Dans les mers du sud, des navires ont mesuré, paraît-il, des hauteurs de houle de trente mètres. Dix mètres dans l’Atlantique nord, c’est déjà pas mal. Mais souvent j’ai rêvé d’une campagne vallonnée, normande ou italienne, avec de longues ondulations paisibles et verdoyantes se mettant soudain à bouger, à vivre, et les collines s’avançant du fond de l’horizon et soulevant voitures et troupeaux comme le seraient navires et canots. Trente mètres de haut, ça fait une belle bosse qu’une route montant à trois pour cent escalade en mille mètres. Idyllique en vélo ; mais si c’était une vague, verdâtre, monstrueuse qui, comme un immense mur, avançait vers vous ? Non ? Et si la crête du mur allait se mettre à briser ?

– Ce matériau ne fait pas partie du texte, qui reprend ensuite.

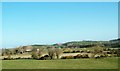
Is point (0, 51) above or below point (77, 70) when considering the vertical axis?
above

Donc la mer, elle dort ou elle danse (au fond des golfes clairs) ou elle éclate pire qu’à la guerre. Ça dépend du vent, ça dépend du fetch*, ça peut même dépendre d’un tremblement de terre. Mais il est certain qu’avec elle, on est toujours à la merci d’une surprise. Même sur la plage, quand les petits jouent dans les vaguelettes, plongeant, sautant, criant de joie, il y a les petites en série, puis une série de plus grosses, c’est bien connu, si l’on a un canot à mettre à la mer, il faut attendre les petites et se remuer le cul avant que les grosses ne reviennent ; mais toutes les demi-heures ou plus rarement encore, il arrive une très grosse, le petit monstre de la famille. A ce moment, il vaut mieux surveiller les enfants qui jouent dans les rouleaux. Après ce bref portrait de l’héroïne principale, j’en arrive au héros dont je suis décidé à conter la partie maritime de la vie. Je dis maritime parce que je ne me sens pas capable d’aborder ce qui ne l’est pas, idées, passions, amours, psychologies, souffrances. Plus tard peut-être. La mer est mon alibi somme toute, mon exutoire comme disait ma sœur qui avait du jugement, parce que je m’en allais poser du filet au large au lieu de rester à participer aux tâches journalières de la maison et aux angoisses y attachées.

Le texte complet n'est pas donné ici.